My day has come ­– York Street Noodle House, perched squarely atop Yalie’s Pizza on York between Chapel and Crown, offers higher quality food in a nicer environment with a negligible increase in cost.

York Street Noodle House is nicely decorated and brightly lit, and despite its small size, still feels open and airy. The waiters are exceedingly friendly and always happy to oblige, but service is spotty at times — on my last visit, they brought me the wrong dish and left me waiting for the check for 15 minutes even though no one else was in the restaurant. But they eventually brought me the correct dish, and when I finally caught someone’s attention to ask for the check it came right away. Staff problems are the norm for new restaurants, and they should by no means keep you away from this one.

The restaurant’s appetizer selection is impressive.
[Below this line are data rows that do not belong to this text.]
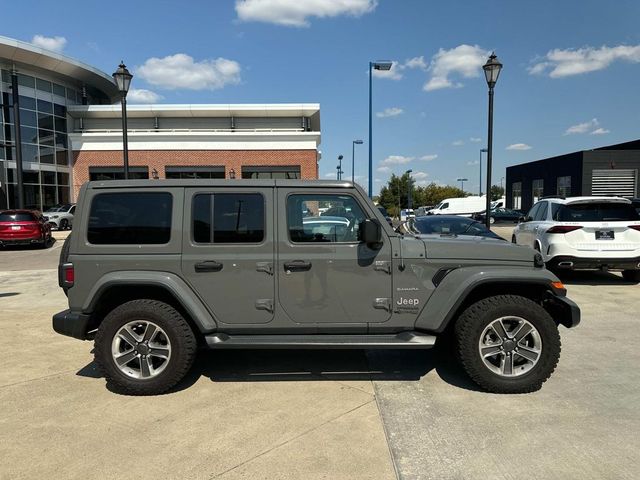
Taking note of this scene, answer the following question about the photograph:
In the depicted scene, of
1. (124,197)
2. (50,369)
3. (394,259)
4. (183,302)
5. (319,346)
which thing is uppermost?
(124,197)

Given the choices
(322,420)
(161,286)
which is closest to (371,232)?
(322,420)

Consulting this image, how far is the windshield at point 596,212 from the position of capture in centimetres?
888

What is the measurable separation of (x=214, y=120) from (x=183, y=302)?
106 feet

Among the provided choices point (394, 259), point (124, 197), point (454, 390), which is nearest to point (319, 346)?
point (394, 259)

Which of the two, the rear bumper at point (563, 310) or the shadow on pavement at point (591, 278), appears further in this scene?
the shadow on pavement at point (591, 278)

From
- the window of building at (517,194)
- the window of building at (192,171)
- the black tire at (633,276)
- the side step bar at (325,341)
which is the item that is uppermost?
the window of building at (192,171)

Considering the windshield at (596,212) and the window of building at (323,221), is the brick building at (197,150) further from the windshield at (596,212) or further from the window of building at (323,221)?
the window of building at (323,221)

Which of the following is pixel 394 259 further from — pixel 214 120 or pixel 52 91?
pixel 52 91

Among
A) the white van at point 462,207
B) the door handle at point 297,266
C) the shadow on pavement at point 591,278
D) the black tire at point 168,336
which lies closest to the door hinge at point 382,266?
the door handle at point 297,266

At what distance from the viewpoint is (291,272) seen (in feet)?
13.5

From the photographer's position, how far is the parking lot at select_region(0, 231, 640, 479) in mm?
3059

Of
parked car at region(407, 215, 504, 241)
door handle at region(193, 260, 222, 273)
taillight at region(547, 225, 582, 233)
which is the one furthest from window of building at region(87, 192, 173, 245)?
taillight at region(547, 225, 582, 233)

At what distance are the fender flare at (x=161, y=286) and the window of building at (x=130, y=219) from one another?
0.29 meters

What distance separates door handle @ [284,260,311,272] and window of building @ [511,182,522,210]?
49.6 metres
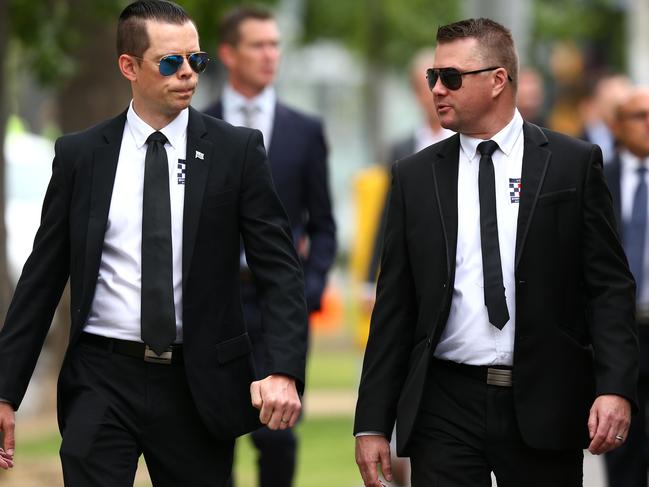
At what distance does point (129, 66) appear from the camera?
6.04m

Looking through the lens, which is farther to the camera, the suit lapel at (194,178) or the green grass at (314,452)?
the green grass at (314,452)

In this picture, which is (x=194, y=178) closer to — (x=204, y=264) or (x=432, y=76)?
(x=204, y=264)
They offer a wide variety of very authentic dim sum dishes, which are all worth a try. I recommend the Vegetable Dumplings ($3), which are available in steamed or fried varieties. The steamed version comes in its own bamboo steamer and has a savory herbaceous flavor that’s complemented by the sweet dumpling sauce served alongside.

York Street Noodle House also offers a selection of noodle soups ($4-$7), which are sure to be appealing in the wintertime. Their soups range from the pedestrian Udon to the more adventurous Spicy Fish Ball. All are worth a try.

Nothing is striking about the selection of main dishes, which are primarily the combination and permutation of small set of ingredients and preparations. Everything on the menu is available with chicken, beef, vegetables, seafood or a combination. All are prepared and seasoned the same regardless of which one you choose, so just pick according to your preferences. Prices vary from $4 to $7 depending on ingredient.

The Chinese Noodles come with crispy vegetables that contrast well with the tender noodles. The whole affair is coated in a dark garlicky sauce that is tasty, but a little too sweet and gooey for my palate. The Teriyaki Rice Bowl is a better bet. The sauce is less sweet, and the rice is a little starchier than the noodles, which helps it hold everything together. This is quick Chinese food at its tastiest and most basic.

The Noodles are passable and the Teriyaki is delicious, but the dish not to miss at York Street Noodle House is the Crispy Noodles. The usual mix of meat and vegetables is served on top of crunchy fried noodles. The brittle noodles provide a great texture that’s lacking in some of the other dishes. A little broth is poured over the whole thing, so that by the time you’re three-quarters done, your dish has mutated into noodle soup — a great way to finish off this meal. The only other main offering, which I was unable to try, is the Fried Rice. But judging by everything else, I’m sure it’s good.

There’s nothing new, surprising, or innovative about York Street Noodle House, but sometimes you don’t want anything new, surprising, or innovative. The restaurant offers quality food at reasonable prices and will fit nicely into the New Haven scene. I wouldn’t be surprised to see this little dining area packed at lunch and dinner — it certainly deserves to be.